TASK STATEMENT:
Write the line that includes "In this particular" and all subsequent lines, exactly as written, and nothing more.

====== TASK DATA

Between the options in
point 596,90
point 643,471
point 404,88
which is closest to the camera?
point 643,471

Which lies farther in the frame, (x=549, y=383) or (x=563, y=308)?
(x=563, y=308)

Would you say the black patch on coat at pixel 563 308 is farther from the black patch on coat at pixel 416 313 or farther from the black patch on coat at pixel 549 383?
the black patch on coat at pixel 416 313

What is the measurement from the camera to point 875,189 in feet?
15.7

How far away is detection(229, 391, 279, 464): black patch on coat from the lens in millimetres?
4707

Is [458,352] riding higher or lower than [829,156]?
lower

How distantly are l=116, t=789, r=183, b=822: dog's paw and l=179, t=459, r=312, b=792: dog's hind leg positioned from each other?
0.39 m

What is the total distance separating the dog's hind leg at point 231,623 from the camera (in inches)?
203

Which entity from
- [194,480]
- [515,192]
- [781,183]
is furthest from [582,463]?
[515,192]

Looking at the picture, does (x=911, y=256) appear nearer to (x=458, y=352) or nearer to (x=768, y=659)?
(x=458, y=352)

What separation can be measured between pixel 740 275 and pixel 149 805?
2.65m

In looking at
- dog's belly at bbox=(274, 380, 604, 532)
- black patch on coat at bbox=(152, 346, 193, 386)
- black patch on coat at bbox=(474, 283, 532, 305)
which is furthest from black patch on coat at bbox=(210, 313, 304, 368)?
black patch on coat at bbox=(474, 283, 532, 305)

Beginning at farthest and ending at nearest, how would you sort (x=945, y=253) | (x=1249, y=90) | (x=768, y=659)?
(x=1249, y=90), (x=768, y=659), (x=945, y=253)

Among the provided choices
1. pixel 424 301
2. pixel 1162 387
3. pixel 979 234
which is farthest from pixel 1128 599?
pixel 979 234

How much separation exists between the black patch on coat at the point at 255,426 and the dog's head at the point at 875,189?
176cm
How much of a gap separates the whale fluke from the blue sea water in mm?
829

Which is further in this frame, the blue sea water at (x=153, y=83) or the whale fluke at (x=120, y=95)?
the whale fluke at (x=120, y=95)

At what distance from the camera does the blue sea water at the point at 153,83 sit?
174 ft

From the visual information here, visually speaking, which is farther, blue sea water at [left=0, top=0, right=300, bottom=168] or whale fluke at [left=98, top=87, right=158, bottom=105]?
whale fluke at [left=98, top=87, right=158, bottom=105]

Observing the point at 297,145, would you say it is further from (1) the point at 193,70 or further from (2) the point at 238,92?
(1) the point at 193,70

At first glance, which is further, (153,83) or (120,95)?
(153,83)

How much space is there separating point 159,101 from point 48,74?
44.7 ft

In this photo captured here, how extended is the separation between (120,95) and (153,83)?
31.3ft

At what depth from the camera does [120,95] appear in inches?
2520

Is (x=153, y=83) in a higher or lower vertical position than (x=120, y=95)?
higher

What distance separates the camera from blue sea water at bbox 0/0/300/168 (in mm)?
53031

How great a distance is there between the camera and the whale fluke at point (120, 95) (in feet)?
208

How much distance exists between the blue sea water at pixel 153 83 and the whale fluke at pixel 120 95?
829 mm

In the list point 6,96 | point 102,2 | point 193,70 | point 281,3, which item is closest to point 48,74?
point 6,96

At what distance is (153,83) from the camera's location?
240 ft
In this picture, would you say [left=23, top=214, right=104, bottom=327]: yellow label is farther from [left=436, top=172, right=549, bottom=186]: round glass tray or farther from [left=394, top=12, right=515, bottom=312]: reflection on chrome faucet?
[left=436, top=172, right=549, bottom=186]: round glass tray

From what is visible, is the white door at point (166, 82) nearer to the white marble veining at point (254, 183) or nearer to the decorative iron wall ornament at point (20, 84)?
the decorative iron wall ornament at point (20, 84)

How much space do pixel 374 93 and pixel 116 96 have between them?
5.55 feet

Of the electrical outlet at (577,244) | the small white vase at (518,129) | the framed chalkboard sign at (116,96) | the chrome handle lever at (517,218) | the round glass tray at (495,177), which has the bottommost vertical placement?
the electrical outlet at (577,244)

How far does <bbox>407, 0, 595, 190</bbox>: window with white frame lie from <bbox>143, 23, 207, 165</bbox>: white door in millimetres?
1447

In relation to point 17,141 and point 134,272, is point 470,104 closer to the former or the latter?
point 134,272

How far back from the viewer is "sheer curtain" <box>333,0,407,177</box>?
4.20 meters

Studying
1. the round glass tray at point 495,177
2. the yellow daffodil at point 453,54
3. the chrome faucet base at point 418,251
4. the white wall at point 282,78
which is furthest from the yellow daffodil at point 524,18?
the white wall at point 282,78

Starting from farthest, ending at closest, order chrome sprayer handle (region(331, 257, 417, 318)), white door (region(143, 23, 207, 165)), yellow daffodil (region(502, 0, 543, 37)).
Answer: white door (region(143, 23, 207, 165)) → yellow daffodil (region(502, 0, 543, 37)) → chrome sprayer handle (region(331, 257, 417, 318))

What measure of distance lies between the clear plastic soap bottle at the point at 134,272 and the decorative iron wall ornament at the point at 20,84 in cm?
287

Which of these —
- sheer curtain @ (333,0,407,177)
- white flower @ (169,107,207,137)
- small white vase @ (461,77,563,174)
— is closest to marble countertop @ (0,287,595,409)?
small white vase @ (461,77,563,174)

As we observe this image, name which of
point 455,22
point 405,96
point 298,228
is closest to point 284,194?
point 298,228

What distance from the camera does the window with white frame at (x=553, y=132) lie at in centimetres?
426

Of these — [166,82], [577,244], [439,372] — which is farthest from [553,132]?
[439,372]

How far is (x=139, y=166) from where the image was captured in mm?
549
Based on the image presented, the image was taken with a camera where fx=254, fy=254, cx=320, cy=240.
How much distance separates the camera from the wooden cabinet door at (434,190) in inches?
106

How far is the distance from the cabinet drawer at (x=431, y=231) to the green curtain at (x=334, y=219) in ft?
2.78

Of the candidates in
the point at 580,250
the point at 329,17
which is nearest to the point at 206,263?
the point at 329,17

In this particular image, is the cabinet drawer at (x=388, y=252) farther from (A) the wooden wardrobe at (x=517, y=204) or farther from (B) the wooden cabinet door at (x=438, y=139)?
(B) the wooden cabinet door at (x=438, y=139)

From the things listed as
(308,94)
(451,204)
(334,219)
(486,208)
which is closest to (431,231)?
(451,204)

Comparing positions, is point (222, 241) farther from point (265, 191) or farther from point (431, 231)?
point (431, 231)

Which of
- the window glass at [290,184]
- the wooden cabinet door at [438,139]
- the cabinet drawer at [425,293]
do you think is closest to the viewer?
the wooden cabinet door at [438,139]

============

WRITTEN RESPONSE:
In this particular image, is the cabinet drawer at (x=388, y=252) farther from (A) the wooden wardrobe at (x=517, y=204) or farther from (B) the wooden cabinet door at (x=438, y=139)?
(B) the wooden cabinet door at (x=438, y=139)

From the things listed as
(308,94)
(451,204)
(334,219)
(486,208)
which is closest to (431,231)?
(451,204)

Comparing positions, is point (222, 241) farther from point (265, 191) or farther from point (431, 231)?
point (431, 231)

Which of
- the window glass at [290,184]
- the wooden cabinet door at [438,139]
- the cabinet drawer at [425,293]
do you think is closest to the viewer?
the wooden cabinet door at [438,139]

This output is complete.